**MATERIAL SHOWN:**
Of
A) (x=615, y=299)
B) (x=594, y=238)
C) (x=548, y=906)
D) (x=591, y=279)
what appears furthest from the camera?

**STATED GOAL:** Reproduce the material above line for line, keeping every character and coordinate unchanged.

**ANSWER FOR THIS EXERCISE:**
Of
A) (x=615, y=299)
B) (x=594, y=238)
C) (x=548, y=906)
D) (x=591, y=279)
what appears furthest from the camera?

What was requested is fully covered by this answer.